> _Brief_: Where does the word "California" occur in the data below? Copy each line that holds it.

> _Supplied data_:
↓

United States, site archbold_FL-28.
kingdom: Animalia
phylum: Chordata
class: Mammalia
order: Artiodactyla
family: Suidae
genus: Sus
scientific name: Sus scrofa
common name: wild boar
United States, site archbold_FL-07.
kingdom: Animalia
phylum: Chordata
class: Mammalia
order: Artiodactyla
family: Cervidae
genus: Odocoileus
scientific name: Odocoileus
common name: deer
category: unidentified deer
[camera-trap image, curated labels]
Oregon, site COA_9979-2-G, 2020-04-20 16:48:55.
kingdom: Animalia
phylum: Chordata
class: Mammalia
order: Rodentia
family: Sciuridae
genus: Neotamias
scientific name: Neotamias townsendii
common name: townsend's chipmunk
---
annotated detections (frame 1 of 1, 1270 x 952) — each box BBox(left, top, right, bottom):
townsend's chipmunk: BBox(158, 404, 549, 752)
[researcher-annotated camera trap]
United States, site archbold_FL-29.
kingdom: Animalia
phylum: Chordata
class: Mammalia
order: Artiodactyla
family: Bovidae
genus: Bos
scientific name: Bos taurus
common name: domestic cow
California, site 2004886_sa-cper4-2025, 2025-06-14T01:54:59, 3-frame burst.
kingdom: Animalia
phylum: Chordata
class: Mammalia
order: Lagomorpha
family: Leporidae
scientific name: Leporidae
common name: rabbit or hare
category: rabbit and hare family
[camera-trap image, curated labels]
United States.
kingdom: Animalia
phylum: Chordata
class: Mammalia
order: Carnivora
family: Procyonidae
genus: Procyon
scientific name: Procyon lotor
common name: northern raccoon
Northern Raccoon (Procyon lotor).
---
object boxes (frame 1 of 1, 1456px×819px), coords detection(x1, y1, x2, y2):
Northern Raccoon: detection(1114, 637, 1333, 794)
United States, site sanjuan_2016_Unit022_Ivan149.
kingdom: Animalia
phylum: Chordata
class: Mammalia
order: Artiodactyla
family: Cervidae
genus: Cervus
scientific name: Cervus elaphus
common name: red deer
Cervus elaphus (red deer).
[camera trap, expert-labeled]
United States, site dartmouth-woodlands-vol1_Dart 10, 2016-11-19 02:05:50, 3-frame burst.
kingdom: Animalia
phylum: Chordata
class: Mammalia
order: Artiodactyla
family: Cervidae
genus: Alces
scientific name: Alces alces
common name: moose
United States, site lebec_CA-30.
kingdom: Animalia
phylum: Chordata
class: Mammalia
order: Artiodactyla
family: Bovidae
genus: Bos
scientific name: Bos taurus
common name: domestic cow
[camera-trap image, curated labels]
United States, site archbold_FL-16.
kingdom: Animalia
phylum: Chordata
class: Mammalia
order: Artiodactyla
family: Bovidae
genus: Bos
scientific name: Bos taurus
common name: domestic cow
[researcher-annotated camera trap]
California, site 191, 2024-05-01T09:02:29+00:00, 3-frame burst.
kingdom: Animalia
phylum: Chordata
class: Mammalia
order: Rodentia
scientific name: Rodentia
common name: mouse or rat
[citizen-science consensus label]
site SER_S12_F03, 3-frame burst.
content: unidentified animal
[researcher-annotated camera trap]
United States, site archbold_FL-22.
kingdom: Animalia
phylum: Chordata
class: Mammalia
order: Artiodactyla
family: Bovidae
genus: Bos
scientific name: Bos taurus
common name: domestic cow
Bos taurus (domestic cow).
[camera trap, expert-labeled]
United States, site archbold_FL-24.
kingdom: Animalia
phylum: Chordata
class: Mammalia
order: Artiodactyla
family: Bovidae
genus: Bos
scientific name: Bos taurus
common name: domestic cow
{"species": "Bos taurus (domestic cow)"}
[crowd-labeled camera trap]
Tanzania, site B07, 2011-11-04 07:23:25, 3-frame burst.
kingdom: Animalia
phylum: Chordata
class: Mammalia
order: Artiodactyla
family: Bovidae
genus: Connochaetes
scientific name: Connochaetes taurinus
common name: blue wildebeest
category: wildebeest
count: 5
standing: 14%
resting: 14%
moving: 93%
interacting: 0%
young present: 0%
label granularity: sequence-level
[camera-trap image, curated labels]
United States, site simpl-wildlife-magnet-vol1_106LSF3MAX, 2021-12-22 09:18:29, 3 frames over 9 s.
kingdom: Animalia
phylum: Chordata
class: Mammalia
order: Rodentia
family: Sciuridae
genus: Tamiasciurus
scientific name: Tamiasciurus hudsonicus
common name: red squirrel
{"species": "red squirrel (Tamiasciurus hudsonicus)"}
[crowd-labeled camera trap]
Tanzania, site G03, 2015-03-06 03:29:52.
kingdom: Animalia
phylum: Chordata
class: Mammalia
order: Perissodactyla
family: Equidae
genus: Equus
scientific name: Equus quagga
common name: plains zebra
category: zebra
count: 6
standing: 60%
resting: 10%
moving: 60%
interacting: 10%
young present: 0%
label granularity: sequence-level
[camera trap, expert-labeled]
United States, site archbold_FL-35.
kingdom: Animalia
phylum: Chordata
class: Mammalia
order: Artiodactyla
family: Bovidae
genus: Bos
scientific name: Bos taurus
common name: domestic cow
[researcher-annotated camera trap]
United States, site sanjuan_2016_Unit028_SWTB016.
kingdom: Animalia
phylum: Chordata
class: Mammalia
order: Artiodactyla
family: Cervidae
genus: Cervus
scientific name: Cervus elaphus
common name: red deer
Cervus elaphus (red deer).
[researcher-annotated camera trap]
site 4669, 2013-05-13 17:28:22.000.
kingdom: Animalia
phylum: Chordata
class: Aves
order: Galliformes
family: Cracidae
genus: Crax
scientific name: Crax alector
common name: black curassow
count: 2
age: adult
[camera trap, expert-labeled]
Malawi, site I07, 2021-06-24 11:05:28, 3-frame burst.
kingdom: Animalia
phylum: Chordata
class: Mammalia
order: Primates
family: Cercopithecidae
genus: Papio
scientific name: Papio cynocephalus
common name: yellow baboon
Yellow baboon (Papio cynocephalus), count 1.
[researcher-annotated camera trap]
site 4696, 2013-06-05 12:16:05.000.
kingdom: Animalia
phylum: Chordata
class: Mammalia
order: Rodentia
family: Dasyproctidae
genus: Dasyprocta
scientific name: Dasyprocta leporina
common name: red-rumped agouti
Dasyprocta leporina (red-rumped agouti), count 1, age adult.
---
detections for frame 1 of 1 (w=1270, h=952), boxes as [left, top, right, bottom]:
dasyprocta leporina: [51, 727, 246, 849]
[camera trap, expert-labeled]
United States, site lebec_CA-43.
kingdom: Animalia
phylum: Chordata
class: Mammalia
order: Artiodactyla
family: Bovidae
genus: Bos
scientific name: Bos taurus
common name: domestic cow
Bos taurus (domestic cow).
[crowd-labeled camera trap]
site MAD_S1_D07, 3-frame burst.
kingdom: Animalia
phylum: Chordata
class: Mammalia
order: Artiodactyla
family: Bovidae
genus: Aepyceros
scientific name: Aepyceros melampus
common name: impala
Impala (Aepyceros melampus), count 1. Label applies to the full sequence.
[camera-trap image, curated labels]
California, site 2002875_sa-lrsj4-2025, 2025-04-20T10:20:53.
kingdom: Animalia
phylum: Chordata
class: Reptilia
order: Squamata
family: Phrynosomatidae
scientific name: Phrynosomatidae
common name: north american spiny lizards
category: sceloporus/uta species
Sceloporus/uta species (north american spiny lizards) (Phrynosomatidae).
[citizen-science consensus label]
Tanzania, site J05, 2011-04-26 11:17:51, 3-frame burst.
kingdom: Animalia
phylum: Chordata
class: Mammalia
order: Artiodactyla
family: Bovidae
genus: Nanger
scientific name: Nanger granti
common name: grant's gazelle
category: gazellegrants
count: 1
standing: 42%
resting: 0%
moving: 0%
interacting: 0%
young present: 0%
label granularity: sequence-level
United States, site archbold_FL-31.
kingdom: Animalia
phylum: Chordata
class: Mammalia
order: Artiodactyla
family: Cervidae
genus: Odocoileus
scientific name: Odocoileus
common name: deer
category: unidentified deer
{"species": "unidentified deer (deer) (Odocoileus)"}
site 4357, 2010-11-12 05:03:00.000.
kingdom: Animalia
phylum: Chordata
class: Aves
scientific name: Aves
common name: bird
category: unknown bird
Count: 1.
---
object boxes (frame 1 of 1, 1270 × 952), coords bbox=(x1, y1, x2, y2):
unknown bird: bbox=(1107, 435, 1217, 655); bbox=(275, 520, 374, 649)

↑

> _Final answer_:
California, site 2004886_sa-cper4-2025, 2025-06-14T01:54:59, 3-frame burst.
California, site 191, 2024-05-01T09:02:29+00:00, 3-frame burst.
California, site 2002875_sa-lrsj4-2025, 2025-04-20T10:20:53.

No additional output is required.